Dataset records
* * *

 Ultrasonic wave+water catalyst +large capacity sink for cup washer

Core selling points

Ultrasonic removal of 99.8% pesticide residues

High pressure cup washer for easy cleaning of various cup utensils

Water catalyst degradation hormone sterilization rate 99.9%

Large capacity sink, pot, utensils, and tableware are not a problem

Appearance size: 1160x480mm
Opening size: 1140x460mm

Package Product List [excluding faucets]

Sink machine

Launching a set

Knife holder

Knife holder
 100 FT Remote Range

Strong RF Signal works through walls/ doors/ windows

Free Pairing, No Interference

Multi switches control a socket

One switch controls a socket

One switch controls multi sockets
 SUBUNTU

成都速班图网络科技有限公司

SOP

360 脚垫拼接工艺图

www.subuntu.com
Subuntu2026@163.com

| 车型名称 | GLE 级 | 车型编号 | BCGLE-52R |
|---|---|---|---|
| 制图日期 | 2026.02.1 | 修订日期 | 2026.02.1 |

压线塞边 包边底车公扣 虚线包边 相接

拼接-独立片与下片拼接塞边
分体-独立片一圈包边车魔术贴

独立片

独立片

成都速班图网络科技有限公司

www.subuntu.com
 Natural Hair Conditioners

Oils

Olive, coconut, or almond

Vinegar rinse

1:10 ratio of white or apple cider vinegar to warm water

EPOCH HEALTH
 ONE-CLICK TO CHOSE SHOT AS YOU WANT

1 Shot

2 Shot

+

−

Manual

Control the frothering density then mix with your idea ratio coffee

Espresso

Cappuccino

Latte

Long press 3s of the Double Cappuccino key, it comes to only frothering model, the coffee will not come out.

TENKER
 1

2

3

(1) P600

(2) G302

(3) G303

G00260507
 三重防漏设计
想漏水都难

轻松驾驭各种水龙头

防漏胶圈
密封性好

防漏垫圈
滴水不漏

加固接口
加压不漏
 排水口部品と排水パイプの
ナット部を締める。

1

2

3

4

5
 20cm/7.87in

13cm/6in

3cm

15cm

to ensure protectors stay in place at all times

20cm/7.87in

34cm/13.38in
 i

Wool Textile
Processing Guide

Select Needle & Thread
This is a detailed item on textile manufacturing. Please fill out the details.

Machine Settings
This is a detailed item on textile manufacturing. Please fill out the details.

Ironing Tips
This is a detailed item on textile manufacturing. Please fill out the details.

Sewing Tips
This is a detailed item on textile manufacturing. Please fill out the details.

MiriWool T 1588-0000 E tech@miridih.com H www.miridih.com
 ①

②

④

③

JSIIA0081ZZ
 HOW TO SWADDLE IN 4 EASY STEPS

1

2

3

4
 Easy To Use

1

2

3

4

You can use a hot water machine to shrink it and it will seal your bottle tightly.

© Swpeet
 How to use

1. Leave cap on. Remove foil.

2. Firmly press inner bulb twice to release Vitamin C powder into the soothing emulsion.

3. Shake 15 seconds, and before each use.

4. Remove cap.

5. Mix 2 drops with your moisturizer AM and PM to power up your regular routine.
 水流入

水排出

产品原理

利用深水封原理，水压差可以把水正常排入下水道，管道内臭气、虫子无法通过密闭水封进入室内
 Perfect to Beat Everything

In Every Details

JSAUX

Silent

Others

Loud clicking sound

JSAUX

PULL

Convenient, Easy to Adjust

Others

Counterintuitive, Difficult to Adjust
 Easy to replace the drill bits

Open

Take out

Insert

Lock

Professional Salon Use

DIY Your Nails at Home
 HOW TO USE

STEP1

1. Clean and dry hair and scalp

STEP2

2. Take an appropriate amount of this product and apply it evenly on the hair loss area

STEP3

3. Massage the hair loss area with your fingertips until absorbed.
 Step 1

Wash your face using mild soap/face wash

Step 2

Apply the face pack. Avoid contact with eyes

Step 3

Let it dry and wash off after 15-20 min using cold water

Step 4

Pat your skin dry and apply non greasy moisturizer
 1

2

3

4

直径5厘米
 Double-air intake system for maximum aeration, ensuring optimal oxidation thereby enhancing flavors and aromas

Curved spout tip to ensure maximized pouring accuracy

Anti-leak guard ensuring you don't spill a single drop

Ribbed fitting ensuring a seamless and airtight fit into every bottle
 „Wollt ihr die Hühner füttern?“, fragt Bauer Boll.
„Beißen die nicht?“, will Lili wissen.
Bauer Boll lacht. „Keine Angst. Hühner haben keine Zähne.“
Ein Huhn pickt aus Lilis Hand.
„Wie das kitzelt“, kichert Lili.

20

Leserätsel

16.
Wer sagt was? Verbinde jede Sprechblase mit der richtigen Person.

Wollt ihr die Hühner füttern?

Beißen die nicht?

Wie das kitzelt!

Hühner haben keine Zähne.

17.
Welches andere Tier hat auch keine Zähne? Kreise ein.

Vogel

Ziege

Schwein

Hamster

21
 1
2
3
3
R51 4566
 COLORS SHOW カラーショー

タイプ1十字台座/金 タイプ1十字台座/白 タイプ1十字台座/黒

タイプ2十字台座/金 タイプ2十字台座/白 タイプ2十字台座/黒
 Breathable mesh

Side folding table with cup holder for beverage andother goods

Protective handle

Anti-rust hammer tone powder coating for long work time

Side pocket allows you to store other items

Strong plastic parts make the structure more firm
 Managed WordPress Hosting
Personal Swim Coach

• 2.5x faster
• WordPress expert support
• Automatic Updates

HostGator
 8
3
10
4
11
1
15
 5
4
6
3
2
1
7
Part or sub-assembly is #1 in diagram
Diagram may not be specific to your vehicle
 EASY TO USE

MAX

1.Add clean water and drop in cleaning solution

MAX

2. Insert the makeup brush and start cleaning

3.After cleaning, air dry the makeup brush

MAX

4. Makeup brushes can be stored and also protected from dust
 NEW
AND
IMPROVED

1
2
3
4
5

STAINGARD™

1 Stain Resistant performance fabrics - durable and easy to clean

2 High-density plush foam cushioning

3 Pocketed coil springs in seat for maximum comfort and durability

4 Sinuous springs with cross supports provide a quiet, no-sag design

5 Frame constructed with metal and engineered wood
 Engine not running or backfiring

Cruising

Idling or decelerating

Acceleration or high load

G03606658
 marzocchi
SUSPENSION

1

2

* * *

Gather every line from the entries above where the word "ensure" appears, and copy them.

SOLUTION TO THIS TASK
to ensure protectors stay in place at all times
Curved spout tip to ensure maximized pouring accuracy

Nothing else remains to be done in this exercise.